* Excerpt provided
Wednesday, September 25, 2019

Heart Tracks - Closing Mouths

"And all the people saw him walking and praising God; and they were taking note of him as being the one who used to sit at the Beautiful Gate of the temple to beg alms, and they were filled with wonder and amazement at what had happened to him." Acts 3:9-10...."Are we closing the mouths of people? We'll not do it by the truth we hold, teach, or interpret. But we can do it by what we are; by being in possession of 'the goods.' We're to embody the rest, peace, strength, and presence of Christ." T. Austin-Sparks
Doubters and scoffers of the reality of the resurrection power of Jesus Christ are everywhere. They were certainly abounding in Jerusalem after His resurrection. Many, indeed, most of them were found in the "church." What has happened in the above passage from Acts 3 is that Peter and John, on the way to worship at the Temple, had, in the name of Christ, imparted healing to a cripple who had sat at the gate of the Temple for as long as anyone could remember. Many there that day knew who it was that they said they represented, Jesus the Messiah. Few actually believed them, or the Messiah they represented. Then, relying on His grace and power alone, they spoke healing into this long crippled man, and the result was that the scoffing, doubting, even ridicule, was silenced. All they could do was look on in wonder and amazement. Christ had manifested His resurrection power through the lives of two men who a few years before had been simple fishermen. They had a powerful effect and witness upon all who were there that day. It was the expectation of not only they, but their Lord, that they should. He has the same expectation of all of us who take His name. Do we share it? Are His expectations being realized in our life and witness?

* Dataset extract
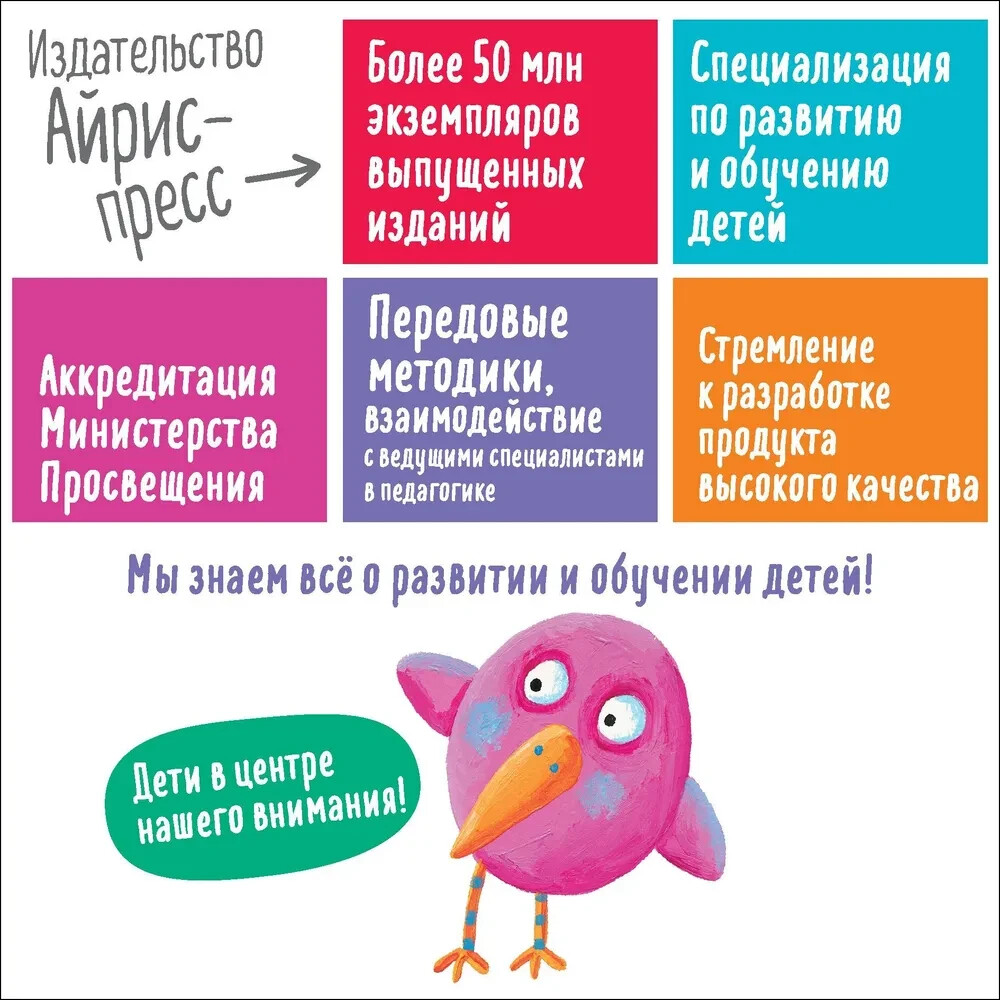 Письма феи. Учимся читать Уровень 1 Book in Russian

* Prompt
According to the devotional, what had Peter and John been a few years before they healed the crippled man? Please answer in a few words. The lines above have no connection to the devotional.

* Solved exercise
Simple fishermen.